■ EXERCISE PROMPT ■
Render the lines below as a JSON list of strings, with one string for each line and blank lines left out. Leave the pictures out of the answer.

■ MATERIAL PROVIDED ■
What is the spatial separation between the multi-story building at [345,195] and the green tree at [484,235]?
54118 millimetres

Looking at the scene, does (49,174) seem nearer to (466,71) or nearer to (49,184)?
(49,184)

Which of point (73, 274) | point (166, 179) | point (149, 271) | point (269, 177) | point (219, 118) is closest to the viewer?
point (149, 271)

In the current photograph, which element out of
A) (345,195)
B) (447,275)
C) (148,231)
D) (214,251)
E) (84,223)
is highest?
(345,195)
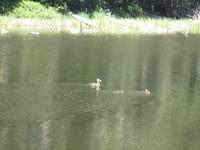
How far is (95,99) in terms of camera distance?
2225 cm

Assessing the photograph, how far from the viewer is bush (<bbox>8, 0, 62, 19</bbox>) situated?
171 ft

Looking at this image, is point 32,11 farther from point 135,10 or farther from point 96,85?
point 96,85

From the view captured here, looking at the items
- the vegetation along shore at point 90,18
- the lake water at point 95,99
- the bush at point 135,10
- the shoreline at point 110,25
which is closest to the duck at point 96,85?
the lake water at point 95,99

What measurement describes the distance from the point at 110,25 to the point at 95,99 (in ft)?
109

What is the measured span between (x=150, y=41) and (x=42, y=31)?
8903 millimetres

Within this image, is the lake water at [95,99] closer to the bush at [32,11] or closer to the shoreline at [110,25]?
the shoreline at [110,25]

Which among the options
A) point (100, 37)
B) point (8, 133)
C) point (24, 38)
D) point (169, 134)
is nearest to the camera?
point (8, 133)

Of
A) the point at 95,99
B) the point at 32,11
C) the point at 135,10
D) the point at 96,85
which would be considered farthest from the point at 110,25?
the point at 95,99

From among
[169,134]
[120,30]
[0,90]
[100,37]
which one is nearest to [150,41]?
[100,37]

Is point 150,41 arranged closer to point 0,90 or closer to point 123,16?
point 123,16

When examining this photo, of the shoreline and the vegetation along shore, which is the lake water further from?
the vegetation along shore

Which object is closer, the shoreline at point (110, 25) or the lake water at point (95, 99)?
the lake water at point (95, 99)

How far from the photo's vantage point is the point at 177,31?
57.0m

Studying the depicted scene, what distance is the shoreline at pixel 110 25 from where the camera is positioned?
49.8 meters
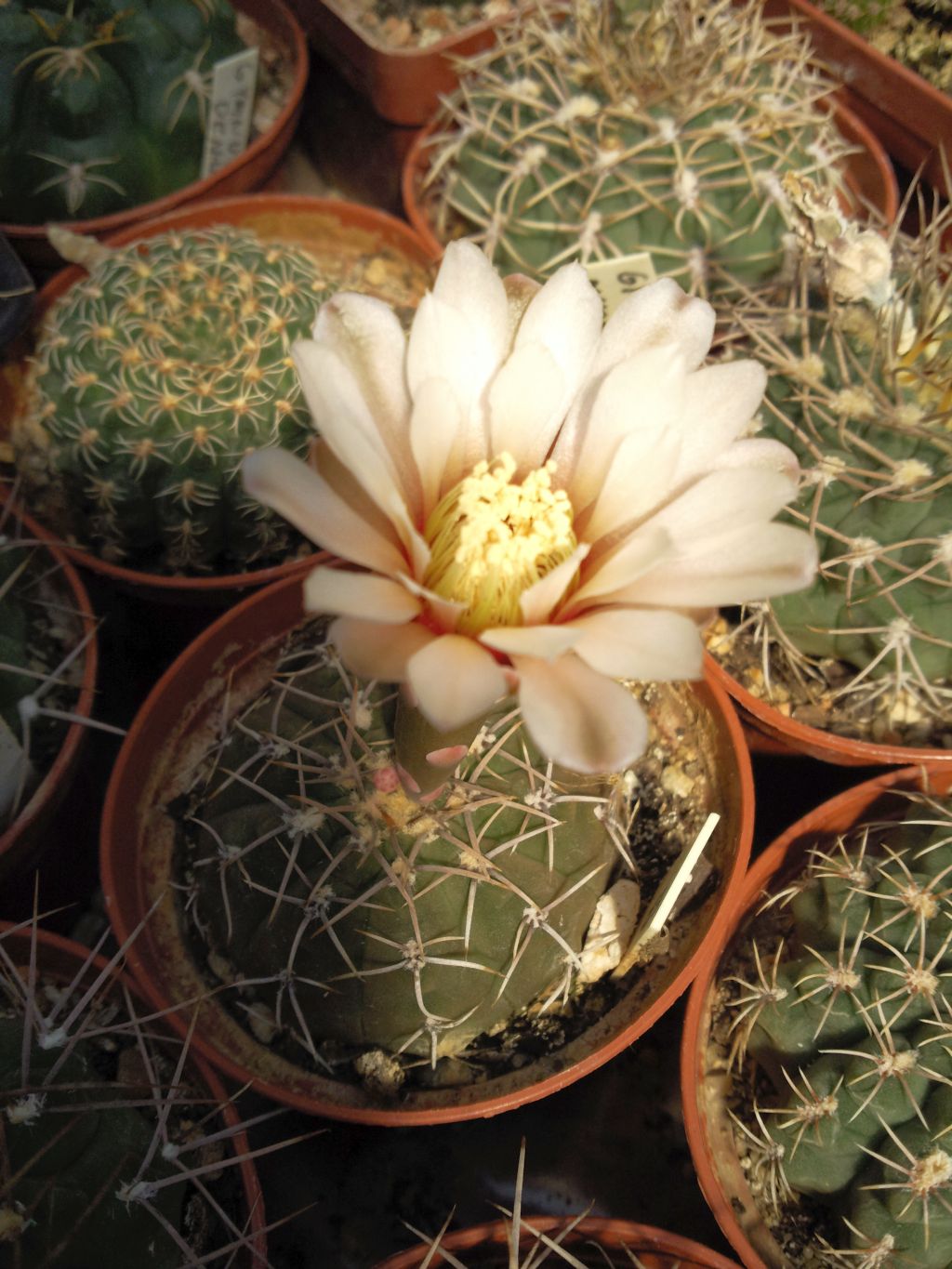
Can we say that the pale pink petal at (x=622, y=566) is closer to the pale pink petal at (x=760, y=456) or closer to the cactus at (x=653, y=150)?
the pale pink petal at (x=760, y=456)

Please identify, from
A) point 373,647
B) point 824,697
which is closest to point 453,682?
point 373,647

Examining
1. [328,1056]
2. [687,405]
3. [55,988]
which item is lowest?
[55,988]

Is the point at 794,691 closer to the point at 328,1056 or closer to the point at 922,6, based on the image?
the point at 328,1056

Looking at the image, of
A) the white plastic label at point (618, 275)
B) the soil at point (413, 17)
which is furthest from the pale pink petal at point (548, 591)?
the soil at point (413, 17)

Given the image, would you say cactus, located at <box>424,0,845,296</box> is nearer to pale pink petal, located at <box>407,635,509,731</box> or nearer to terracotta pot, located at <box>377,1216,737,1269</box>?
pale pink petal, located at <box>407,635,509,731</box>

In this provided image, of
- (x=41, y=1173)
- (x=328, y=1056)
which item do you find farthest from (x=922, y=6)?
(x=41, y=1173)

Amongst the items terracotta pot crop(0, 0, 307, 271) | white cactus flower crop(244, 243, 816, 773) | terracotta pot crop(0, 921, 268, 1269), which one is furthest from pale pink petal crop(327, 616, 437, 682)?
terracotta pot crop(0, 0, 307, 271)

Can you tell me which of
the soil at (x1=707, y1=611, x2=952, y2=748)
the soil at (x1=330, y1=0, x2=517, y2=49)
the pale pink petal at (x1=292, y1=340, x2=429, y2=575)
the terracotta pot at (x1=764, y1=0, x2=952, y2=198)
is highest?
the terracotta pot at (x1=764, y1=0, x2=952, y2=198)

■ SOLUTION ■
[
  "What is the spatial separation between the multi-story building at [345,195] and the green tree at [484,235]?",
  "54118 millimetres",
  "Looking at the scene, does (49,174) seem nearer to (466,71) or nearer to (49,184)?",
  "(49,184)",
  "Which of point (73, 274) | point (166, 179) | point (149, 271) | point (269, 177) | point (219, 118) is closest to the viewer?",
  "point (149, 271)",
  "In the current photograph, which element out of",
  "A) (345,195)",
  "B) (447,275)",
  "C) (148,231)",
  "D) (214,251)",
  "E) (84,223)",
  "is highest?",
  "(345,195)",
  "How far is (95,99) in terms of camera distance?",
  "2225 cm",
  "Assessing the photograph, how far from the viewer is bush (<bbox>8, 0, 62, 19</bbox>) situated?",
  "171 ft",
  "Looking at this image, is point 32,11 farther from point 135,10 or farther from point 96,85?",
  "point 96,85",
  "From the view captured here, looking at the items",
  "- the vegetation along shore at point 90,18",
  "- the lake water at point 95,99",
  "- the bush at point 135,10",
  "- the shoreline at point 110,25",
  "which is closest to the duck at point 96,85?",
  "the lake water at point 95,99",
  "What measurement describes the distance from the point at 110,25 to the point at 95,99 (in ft)?",
  "109",
  "What is the measured span between (x=150, y=41) and (x=42, y=31)?",
  "8903 millimetres",
  "Within this image, is the lake water at [95,99] closer to the bush at [32,11] or closer to the shoreline at [110,25]?",
  "the shoreline at [110,25]",
  "Which among the options",
  "A) point (100, 37)",
  "B) point (8, 133)",
  "C) point (24, 38)",
  "D) point (169, 134)",
  "is nearest to the camera?",
  "point (8, 133)",
  "Of",
  "A) the point at 95,99",
  "B) the point at 32,11",
  "C) the point at 135,10",
  "D) the point at 96,85",
  "which would be considered farthest from the point at 110,25?",
  "the point at 95,99",
  "From among",
  "[169,134]",
  "[120,30]",
  "[0,90]",
  "[100,37]",
  "which one is nearest to [150,41]?",
  "[100,37]",
  "Is point 150,41 arranged closer to point 0,90 or closer to point 123,16?",
  "point 123,16",
  "When examining this photo, of the shoreline and the vegetation along shore, which is the lake water further from?",
  "the vegetation along shore",
  "Which object is closer, the shoreline at point (110, 25) or the lake water at point (95, 99)?",
  "the lake water at point (95, 99)",
  "How far from the photo's vantage point is the point at 177,31?",
  "57.0m",
  "Studying the depicted scene, what distance is the shoreline at pixel 110 25 from where the camera is positioned?",
  "49.8 meters",
  "Can we say that the pale pink petal at (x=622, y=566) is closer to the pale pink petal at (x=760, y=456) or closer to the cactus at (x=653, y=150)?",
  "the pale pink petal at (x=760, y=456)",
  "Please identify, from",
  "A) point 373,647",
  "B) point 824,697",
  "which is closest to point 453,682?",
  "point 373,647",
  "Examining",
  "1. [328,1056]",
  "2. [687,405]",
  "3. [55,988]",
  "which item is lowest?",
  "[55,988]",
  "Is the point at 794,691 closer to the point at 328,1056 or closer to the point at 922,6, based on the image?",
  "the point at 328,1056",
  "Looking at the image, of",
  "A) the white plastic label at point (618, 275)",
  "B) the soil at point (413, 17)",
  "which is furthest from the pale pink petal at point (548, 591)?",
  "the soil at point (413, 17)",
  "Given the image, would you say cactus, located at <box>424,0,845,296</box> is nearer to pale pink petal, located at <box>407,635,509,731</box> or nearer to terracotta pot, located at <box>377,1216,737,1269</box>?",
  "pale pink petal, located at <box>407,635,509,731</box>",
  "In this provided image, of",
  "- (x=41, y=1173)",
  "- (x=328, y=1056)",
  "which item do you find farthest from (x=922, y=6)?",
  "(x=41, y=1173)",
  "Amongst the items terracotta pot crop(0, 0, 307, 271) | white cactus flower crop(244, 243, 816, 773) | terracotta pot crop(0, 921, 268, 1269), which one is furthest from pale pink petal crop(327, 616, 437, 682)?",
  "terracotta pot crop(0, 0, 307, 271)",
  "Can you tell me which of",
  "the soil at (x1=707, y1=611, x2=952, y2=748)",
  "the soil at (x1=330, y1=0, x2=517, y2=49)",
  "the pale pink petal at (x1=292, y1=340, x2=429, y2=575)",
  "the terracotta pot at (x1=764, y1=0, x2=952, y2=198)",
  "is highest?",
  "the terracotta pot at (x1=764, y1=0, x2=952, y2=198)"
]